Posted: 22 May 2012 05:09 PM PDT

Facebook is learning that money and fame cannot buy you everything. The social network has been thwarted in its aggressive pursuit to sue any company that uses "book" or "face" in its domain name, most recently against a porn site in Norway.

Last week, U.S. District Court Judge Jeffrey S. White ruled against Facebook in a case first filed in 2010 against Norway-based adult social network Faceporn. Facebook requested full ownership of the domain name along with "an award of attorney's fees and costs."

Judge White felt Facebook was left without a leg to stand on, stating the social network "has failed to show that defendants, both residents of Norway, purposefully directed their conduct at California.” The judge recommended the motion be denied and the action dismissed for “lack of personal jurisdiction.”

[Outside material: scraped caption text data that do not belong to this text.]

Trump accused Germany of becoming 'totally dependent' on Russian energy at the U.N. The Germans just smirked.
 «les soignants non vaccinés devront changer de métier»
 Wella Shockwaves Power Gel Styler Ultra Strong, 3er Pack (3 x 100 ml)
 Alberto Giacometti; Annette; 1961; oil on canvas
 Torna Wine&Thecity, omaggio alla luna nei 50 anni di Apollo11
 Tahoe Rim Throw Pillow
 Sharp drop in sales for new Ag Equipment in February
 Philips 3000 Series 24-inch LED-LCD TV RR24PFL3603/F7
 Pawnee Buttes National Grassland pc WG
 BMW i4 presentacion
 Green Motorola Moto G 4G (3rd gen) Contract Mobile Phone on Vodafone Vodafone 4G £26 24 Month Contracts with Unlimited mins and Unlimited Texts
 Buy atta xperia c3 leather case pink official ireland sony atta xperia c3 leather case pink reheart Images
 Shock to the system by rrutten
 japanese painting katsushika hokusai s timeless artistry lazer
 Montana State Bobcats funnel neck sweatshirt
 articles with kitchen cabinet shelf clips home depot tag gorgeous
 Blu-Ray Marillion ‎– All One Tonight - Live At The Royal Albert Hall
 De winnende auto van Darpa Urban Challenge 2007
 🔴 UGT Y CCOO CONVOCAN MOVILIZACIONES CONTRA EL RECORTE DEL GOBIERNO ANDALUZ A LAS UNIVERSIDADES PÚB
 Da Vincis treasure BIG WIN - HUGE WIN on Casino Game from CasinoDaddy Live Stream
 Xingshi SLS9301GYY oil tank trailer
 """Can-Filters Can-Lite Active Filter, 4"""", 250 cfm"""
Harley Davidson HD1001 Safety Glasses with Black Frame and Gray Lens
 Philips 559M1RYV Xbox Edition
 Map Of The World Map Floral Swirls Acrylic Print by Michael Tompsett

This is not the first time Facebook has gotten in other companies’ faces. It has come after other sites with "face" or "book" in their names, including Shagbook, Teachbook, and Lamebook. So far, all of the lawsuits have been dead ends except for Lamebook, which ended with a settlement with Lamebook that left the parody site standing.

According to the report, Facebook currently owns ten trademarks with another seventeen pending approval. The social network even owns a trademark for the word "wall." The company plans to continue its lawsuit against Faceporn in Norway, which could lead to a "likelihood of confusion" test.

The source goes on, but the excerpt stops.